TASK TO CARRY OUT → Copy out the lines below word for word, without the pictures.

----- MATERIAL -----

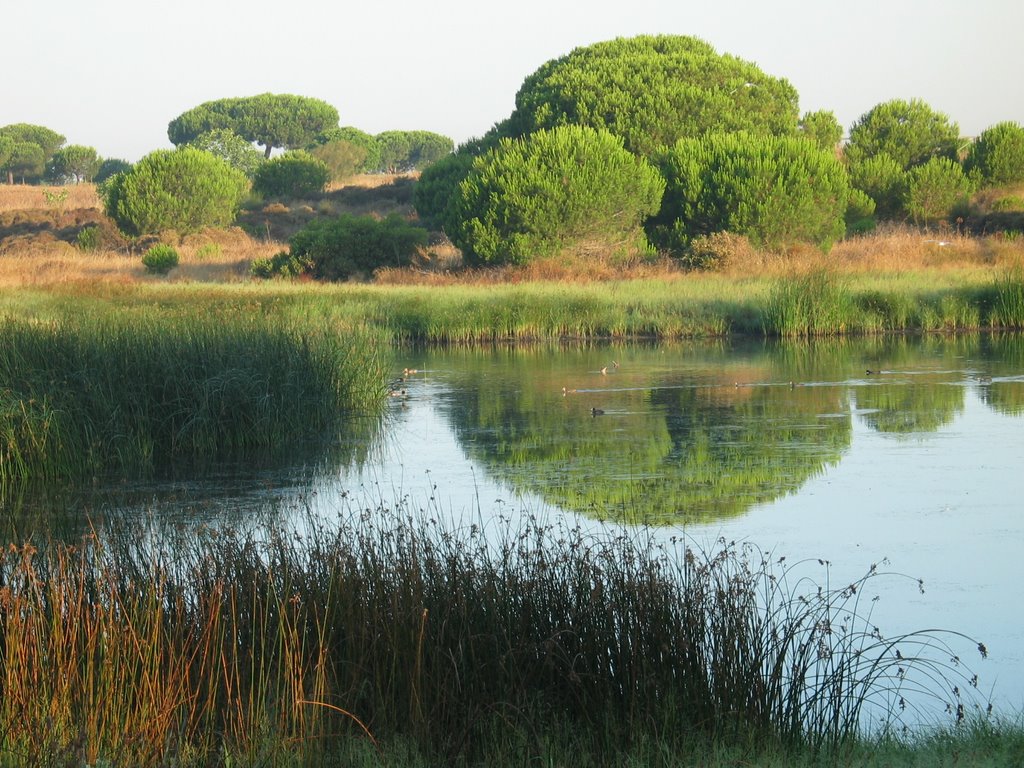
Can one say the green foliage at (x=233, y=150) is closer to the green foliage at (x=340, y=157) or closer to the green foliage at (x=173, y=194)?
the green foliage at (x=340, y=157)

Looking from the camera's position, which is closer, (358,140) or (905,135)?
(905,135)

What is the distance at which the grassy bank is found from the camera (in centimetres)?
370

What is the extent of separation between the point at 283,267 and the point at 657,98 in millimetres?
12514

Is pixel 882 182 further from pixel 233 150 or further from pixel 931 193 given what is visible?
pixel 233 150

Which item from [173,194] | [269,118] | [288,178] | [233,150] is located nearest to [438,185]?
[173,194]

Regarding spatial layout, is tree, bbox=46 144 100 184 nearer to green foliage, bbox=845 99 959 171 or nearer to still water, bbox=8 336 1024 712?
green foliage, bbox=845 99 959 171

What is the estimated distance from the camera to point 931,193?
114 feet

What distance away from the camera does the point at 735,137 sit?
3123 centimetres

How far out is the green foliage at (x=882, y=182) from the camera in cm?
3578

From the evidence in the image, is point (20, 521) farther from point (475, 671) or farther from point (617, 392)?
point (617, 392)

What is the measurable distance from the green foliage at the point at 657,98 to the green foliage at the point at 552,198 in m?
4.56

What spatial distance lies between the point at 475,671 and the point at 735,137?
1131 inches

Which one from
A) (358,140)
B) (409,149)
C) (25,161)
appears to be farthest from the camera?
(409,149)

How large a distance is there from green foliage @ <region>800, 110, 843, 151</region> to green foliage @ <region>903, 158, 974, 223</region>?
5.03 metres
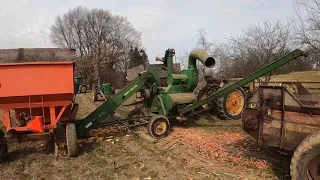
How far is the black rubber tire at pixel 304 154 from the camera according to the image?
3957 millimetres

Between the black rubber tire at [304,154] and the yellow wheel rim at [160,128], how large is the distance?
432cm

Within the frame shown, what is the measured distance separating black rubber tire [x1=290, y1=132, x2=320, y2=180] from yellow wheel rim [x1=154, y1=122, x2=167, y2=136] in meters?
4.32

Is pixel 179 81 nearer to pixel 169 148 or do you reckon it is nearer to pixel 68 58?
pixel 169 148

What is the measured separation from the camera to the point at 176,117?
8664 millimetres

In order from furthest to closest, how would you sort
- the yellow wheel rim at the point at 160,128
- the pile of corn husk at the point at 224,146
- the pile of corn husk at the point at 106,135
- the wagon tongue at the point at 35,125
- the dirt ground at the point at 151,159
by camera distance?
the yellow wheel rim at the point at 160,128
the pile of corn husk at the point at 106,135
the wagon tongue at the point at 35,125
the pile of corn husk at the point at 224,146
the dirt ground at the point at 151,159

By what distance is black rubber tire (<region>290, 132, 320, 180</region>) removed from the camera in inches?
156

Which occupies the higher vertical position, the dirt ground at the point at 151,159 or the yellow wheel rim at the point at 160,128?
the yellow wheel rim at the point at 160,128

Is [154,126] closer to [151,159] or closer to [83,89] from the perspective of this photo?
[151,159]

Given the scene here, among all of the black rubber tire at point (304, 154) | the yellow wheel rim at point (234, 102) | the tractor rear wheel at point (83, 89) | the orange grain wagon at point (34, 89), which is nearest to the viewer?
the black rubber tire at point (304, 154)

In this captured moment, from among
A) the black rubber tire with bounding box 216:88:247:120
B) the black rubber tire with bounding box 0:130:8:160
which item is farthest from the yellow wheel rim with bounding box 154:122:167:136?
the black rubber tire with bounding box 0:130:8:160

-----

CORRECT RESPONSE →
Can one say the green foliage at (x=233, y=150) is closer to the green foliage at (x=340, y=157) or closer to the green foliage at (x=173, y=194)?
the green foliage at (x=340, y=157)

Looking from the camera's position, which is closer, (358,140) or (905,135)?
(905,135)

What is the distance at which the grassy bank is found from the camera (in centimetres)?
370

What is the extent of separation between the point at 283,267 and the point at 657,98 in millimetres?
12514

Is pixel 882 182 further from pixel 233 150 or further from pixel 931 193 given what is visible?
pixel 233 150

Which item from [173,194] | [269,118] | [288,178] | [233,150] is located nearest to [438,185]?
[173,194]

Regarding spatial layout, is tree, bbox=46 144 100 184 nearer to green foliage, bbox=845 99 959 171 or nearer to still water, bbox=8 336 1024 712?
green foliage, bbox=845 99 959 171

What is the estimated distance from the camera to point 931,193?
114 feet

What distance away from the camera does the point at 735,137 sit?
3123 centimetres

How far out is the green foliage at (x=882, y=182) from the camera in cm?
3578

From the evidence in the image, is point (20, 521) farther from point (475, 671) or farther from point (617, 392)?
point (617, 392)

What is the measurable distance from the green foliage at the point at 657,98 to the green foliage at the point at 552,198 in m?
4.56

What spatial distance lies between the point at 475,671 and the point at 735,137?
1131 inches

Which one from
A) (358,140)
B) (409,149)
C) (25,161)
appears to be farthest from the camera?
(409,149)

How large a distance is there from green foliage @ <region>800, 110, 843, 151</region> to green foliage @ <region>903, 158, 974, 223</region>?
5.03 metres
How far is the black rubber tire at pixel 304 154 from the camera according to the image?
3957 millimetres

Between the black rubber tire at [304,154] and the yellow wheel rim at [160,128], how large is the distance?
432cm

Within the frame shown, what is the measured distance separating black rubber tire [x1=290, y1=132, x2=320, y2=180] from yellow wheel rim [x1=154, y1=122, x2=167, y2=136] in meters?
4.32

Is pixel 179 81 nearer to pixel 169 148 or do you reckon it is nearer to pixel 68 58?
pixel 169 148

What is the measured separation from the camera to the point at 176,117?
8664 millimetres

In order from furthest to closest, how would you sort
- the yellow wheel rim at the point at 160,128
- the pile of corn husk at the point at 224,146
- the pile of corn husk at the point at 106,135
- the wagon tongue at the point at 35,125
- the dirt ground at the point at 151,159
by camera distance?
the yellow wheel rim at the point at 160,128
the pile of corn husk at the point at 106,135
the wagon tongue at the point at 35,125
the pile of corn husk at the point at 224,146
the dirt ground at the point at 151,159

By what distance is black rubber tire (<region>290, 132, 320, 180</region>) removed from the camera in inches?
156

Which occupies the higher vertical position, the dirt ground at the point at 151,159 or the yellow wheel rim at the point at 160,128?
the yellow wheel rim at the point at 160,128

Is [154,126] closer to [151,159] or closer to [83,89] from the perspective of this photo?
[151,159]

Given the scene here, among all of the black rubber tire at point (304, 154) | the yellow wheel rim at point (234, 102) | the tractor rear wheel at point (83, 89) | the orange grain wagon at point (34, 89), which is nearest to the viewer?
the black rubber tire at point (304, 154)

In this captured moment, from among
A) the black rubber tire with bounding box 216:88:247:120
B) the black rubber tire with bounding box 0:130:8:160
which item is farthest from the yellow wheel rim with bounding box 154:122:167:136?
the black rubber tire with bounding box 0:130:8:160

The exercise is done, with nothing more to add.